Assessment of Therapeutic Goals

  • Essential to understand individual patient’s therapeutic goals (e.g., cure, symptom elimination, prevention, slowing progression, improved quality of life) to determine appropriateness of drug therapy.
  • Definition: Any event or circumstance involving drug treatment that interferes or potentially interferes with an optimum outcome of medical care.
  • Eight Categories (Hepler and Strand):
    1. Untreated indication.
    2. Improper drug selection.
    3. Subtherapeutic dose.
    4. Overdosage.
    5. Adverse drug reactions.
    6. Failure to receive drugs.
    7. Drug interactions.
    8. Drug use without indication.
  • DRPs should be prioritised by severity and discussed with the physician, with suitable corrective strategies recommended.

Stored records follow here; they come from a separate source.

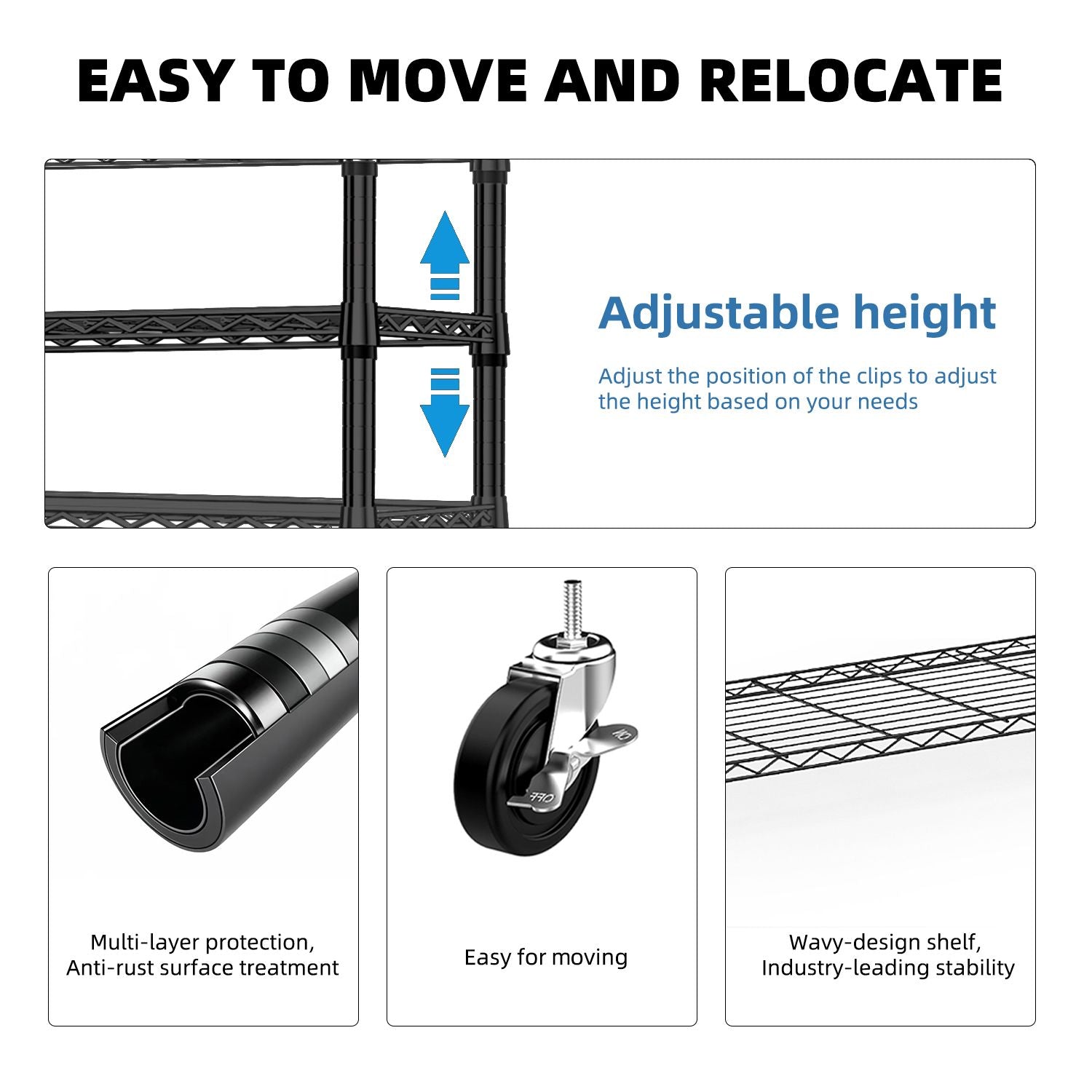 EASY TO MOVE AND RELOCATE

Adjustable height

Adjust the position of the clips to adjust the height based on your needs

ON

OFF

Multi-layer protection, Anti-rust surface treatment

Easy for moving

Wavy-design shelf, Industry-leading stability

Individualising Medication Regimens

  • Consider the patient’s overall medication regimen, especially for chronic diseases.
  • Aim to simplify the regimen to maximise long-term adherence.
  • May involve: switching to slow-release, different route/time of administration, cheaper but effective medication, or combination formulations (after individual drug doses are stabilised).

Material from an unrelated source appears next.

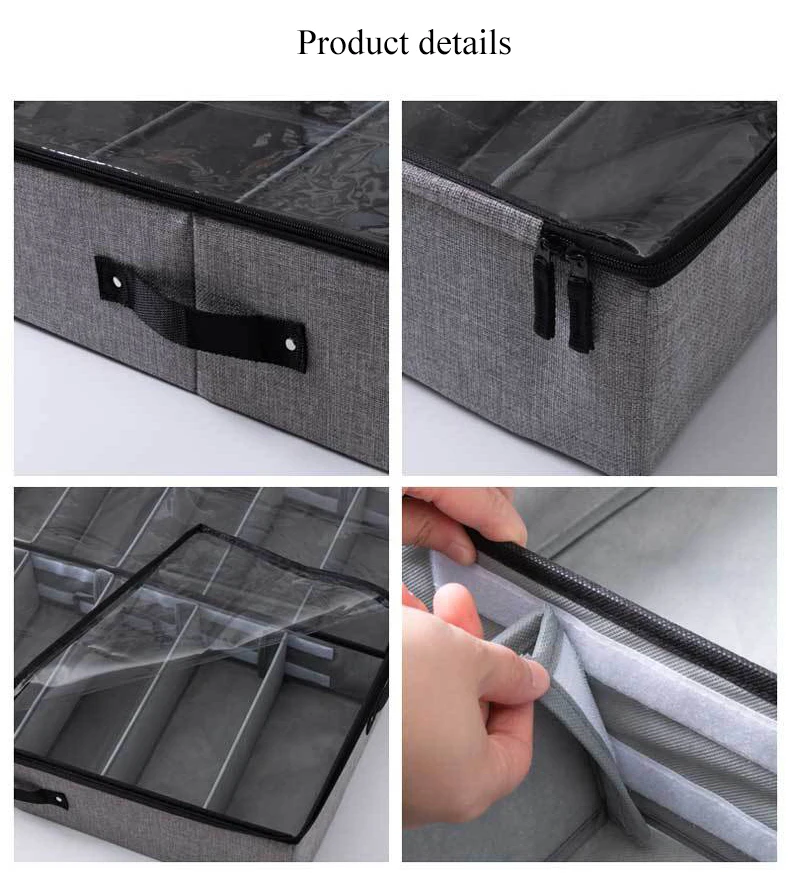 Product details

Monitoring of Treatment Outcome

  • An ongoing process involving review of clinical status, laboratory data, and other markers of drug therapy response.
  • Pharmacist reviews information from temperature charts, lab data (WBC, ESR, CRP), case note entries, patient interviews, and evaluations by other healthcare professionals.
  • Monitoring parameters:
    • Clinical: Signs, symptoms, and clinical charts (diabetic, fluid balance, observation, pain management, bowel, alcohol withdrawal).
    • Laboratory: Biochemistry (electrolytes, renal/liver function), Hematological (WBC, RBC indices, platelets, DC, ESR, Hb%), Microbiology (culture results, antibiotic sensitivities), Other (Echocardiogram, ECG, CT scan, MRI).
  • Interpretation requires considering disease features, investigations, drug effects (onset/duration), medication history, and desired outcomes. If objectives are not met, re-evaluate and discuss interventions with clinicians.

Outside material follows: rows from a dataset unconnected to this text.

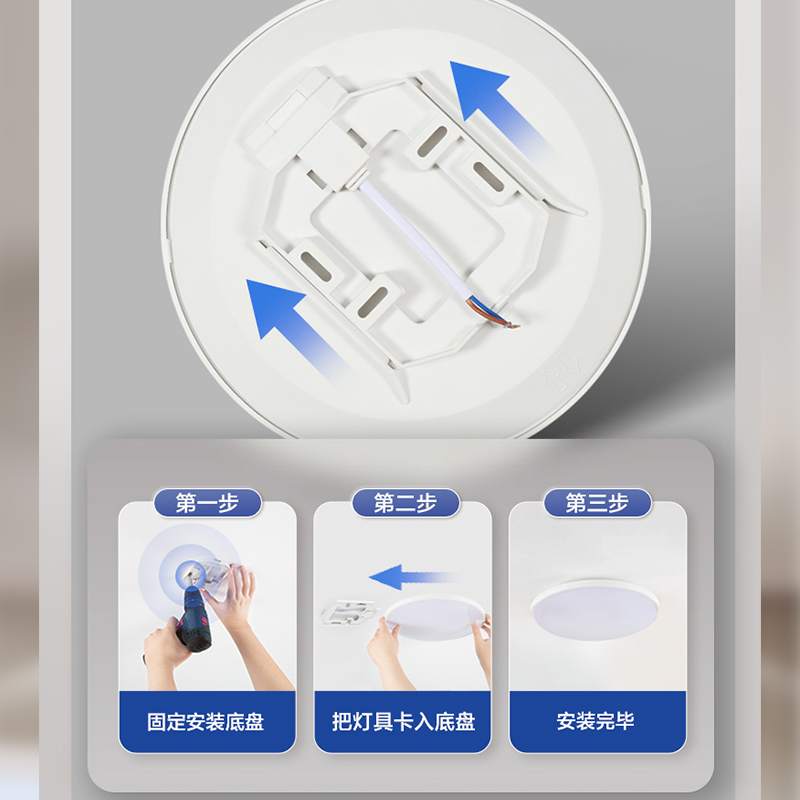 第一步

固定安装底盘

第二步

把灯具卡入底盘

第三步

安装完毕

Medication Chart Endorsement

  • A primary responsibility to ensure medication orders are unambiguous, legible, and complete, preventing errors at prescribing/administration levels.
  • Specific annotations:
    • Allergy column completion (e.g., ‘NIL KNOWN ALLERGY’).
    • Clear medication name (full generic name, avoid abbreviations).
    • Clear dose and dosing frequency (avoid ‘u’ for units, ‘µg’ for ‘mcg’, use leading zero for fractional doses).
    • Specified route of administration.
    • Clear date and time of drug administration.
    • Minimum dose interval for ‘as required’ (PRN) medications, and maximum total daily dose (e.g., paracetamol 4g/day).
    • Additional drug administration instructions (e.g., ‘take with food’).
    • Avoid overwriting.
    • Clear and unambiguous cancellation of medication orders (signed by prescriber).
    • Prescription signed by a doctor (legal requirement).
    • Nurse’s signature for each dose administered (for compliance assessment).
    • Adherence to legal and local requirements.
  • Pharmacists should explain endorsement purpose to prescribers. Endorsements should be initialled and dated, and charts reviewed daily. Never guess prescriber’s intention from illegible prescriptions.

Documentation

  • Pharmaceutical care provided should be an integral part of the patient’s medical record.
  • Documentation can be in the medication chart or case notes (with clear title, pharmacist’s signature).
  • Computerisation of relevant information can be useful in hospitals with networking systems.

Adverse Drug Reaction (ADR) Detection and Prevention

  • Routine medication review is a method for identifying ADRs.
  • Documentation: Essential to avoid re-exposure. Complete documentation in the patient medical record, including alert cards/sheets.
  • Communication: Notify medical staff and the original prescriber of suspected ADRs.
  • Complete in-house documentation for future reference.